How the 'noise' in our brain influences our behavior
The brain's neural activity is irregular, changing from one moment to the next. To date, this apparent "noise" has been thought to be due to random natural variations or measurement error. However, researchers at the Max Planck Institute for Human Development have shown that this neural variability may provide a unique window into brain function. In a new Perspective article out now in the journal Neuron, the authors argue that researchers need to focus more on neural variability to fully understand how behavior emerges from the brain.
When neuroscientists investigate the brain, its activity seems to vary all the time. Sometimes activity is higher or lower, rhythmic or irregular. Whereas averaging brain activity has served as a standard way of visualizing how the brain "works," the irregular, seemingly random patterns in neural signals have often been disregarded. Strikingly, such irregularities in neural activity appear regardless of whether single neurons or entire brain regions are assessed. Brains simply always appear "noisy," prompting the question of what such moment-to-moment neural variability may reveal about brain function.

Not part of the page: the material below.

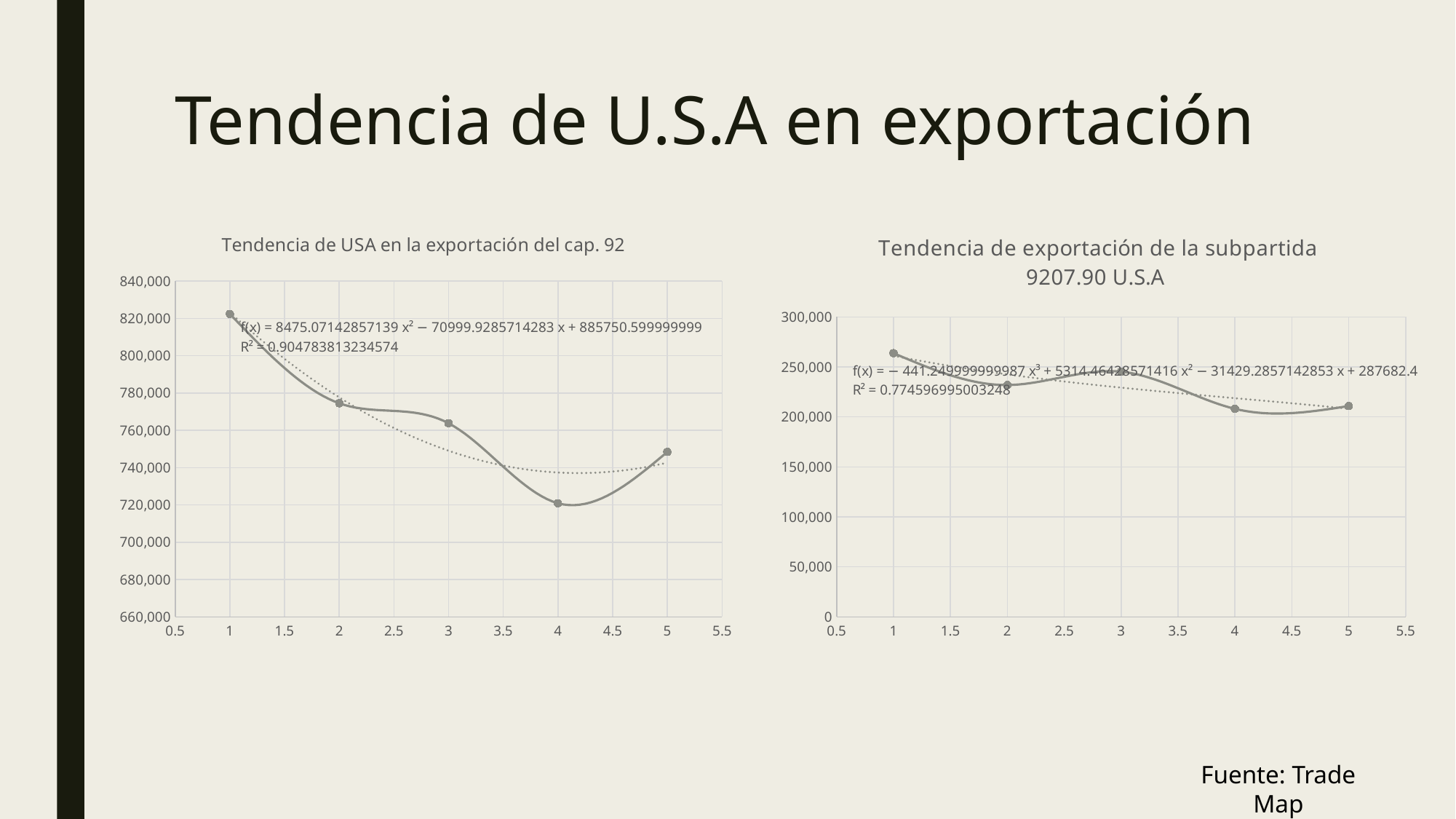
What kind of chart is the left chart, 'Tendencia de USA en la exportación del cap. 92'? line chart In the right chart, 'Tendencia de exportación de la subpartida 9207.90 U.S.A', at which x value is the plotted value highest? 1 In the left chart, 'Tendencia de USA en la exportación del cap. 92', at which x value is the plotted value highest? 1 In the left chart, 'Tendencia de USA en la exportación del cap. 92', is the value at x = 1 greater or less than 800,000? greater In the left chart, 'Tendencia de USA en la exportación del cap. 92', what R² value is shown for the trendline? 0.904783813234574 In the left chart, 'Tendencia de USA en la exportación del cap. 92', at which x value is the plotted value lowest? 4 In the left chart, 'Tendencia de USA en la exportación del cap. 92', how many data points are plotted? 5 In the right chart, 'Tendencia de exportación de la subpartida 9207.90 U.S.A', do the plotted values overall rise or fall from x = 1 to x = 5? fall In the right chart, 'Tendencia de exportación de la subpartida 9207.90 U.S.A', is the value at x = 1 greater or less than 250,000? greater In the left chart, 'Tendencia de USA en la exportación del cap. 92', which is larger, the value at x = 2 or the value at x = 5? x = 2 In the right chart, 'Tendencia de exportación de la subpartida 9207.90 U.S.A', is the value at x = 4 greater or less than 200,000? greater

Across a host of studies over the past 10 years, researchers from the Lifespan Neural Dynamics Group (LNDG) at the Max Planck Institute for Human Development and the Max Planck UCL Centre for Computational Psychiatry and Ageing Research have systematically examined the brain's "noise," showing that neural variability has a direct influence on behavior. In a new Perspective article published in the journal Neuron, the LNDG in collaboration with the University of Lübeck highlights what is now substantial evidence supporting the idea that neural variability represents a key, yet under-valued dimension for understanding brain-behavior relationships. "Animals and humans can indeed adapt successfully to environmental demands, but how can such behavioral success emerge in the face of neural variability? We argue that neuroscientists must grapple with the possibility that behavior may emerge because of neural variability, not in spite of it," says Leonhard Waschke, first author of the article and LNDG postdoctoral fellow.

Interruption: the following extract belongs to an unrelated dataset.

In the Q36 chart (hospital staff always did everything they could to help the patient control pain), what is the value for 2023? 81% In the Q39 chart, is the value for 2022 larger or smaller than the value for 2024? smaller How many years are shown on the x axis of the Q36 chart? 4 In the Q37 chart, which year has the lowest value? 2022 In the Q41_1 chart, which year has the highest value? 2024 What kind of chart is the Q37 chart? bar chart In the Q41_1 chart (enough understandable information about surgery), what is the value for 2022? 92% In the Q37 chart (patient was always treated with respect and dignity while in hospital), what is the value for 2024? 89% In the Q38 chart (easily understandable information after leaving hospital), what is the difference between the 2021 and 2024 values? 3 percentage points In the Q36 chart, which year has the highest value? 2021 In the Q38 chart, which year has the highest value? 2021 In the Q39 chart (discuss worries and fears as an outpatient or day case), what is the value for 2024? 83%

A recent LNDG study published in the journal eLife exemplifies the direct link between neural variability and behavior. Participants' brain activity was measured via electroencephalography (EEG) while they responded to faint visual targets. When people were told to detect as many visual targets as possible, neural variability generally increased, whereas it was downregulated when participants were asked to avoid mistakes. Crucially, those who were better able to adapt their neural variability to these task demands performed better on the task. "The better a brain can regulate its 'noise,' the better it can process unknown information and react to it. Traditional ways of analyzing brain activity simply disregard this entire phenomenon," says LNDG postdoctoral fellow Niels Kloosterman, first author of this study and co-author of the article in Neuron.
The LNDG continues to demonstrate the importance of neural variability for successful human behavior in an ongoing series of studies. Whether one is asked to process a face, remember an object, or solve a complex task, the ability to modulate moment-to-moment variability seems to be required for optimal cognitive performance. "Neuroscientists have seen this 'noise' in the brain for decades but haven't understood what it means. A growing body of work by our group and others highlights that neural variability may indeed serve as an indispensable signal of behavioral success in its own right. With the increasing availability of tools and approaches to measure neural variability, we are excited that such a hypothesis is now immediately testable," says Douglas Garrett, Senior Research Scientist and LNDG group leader. In the next phases of their research, the group plans to examine whether neural variability and behavior can be optimized through brain stimulation, behavioral training, or medication.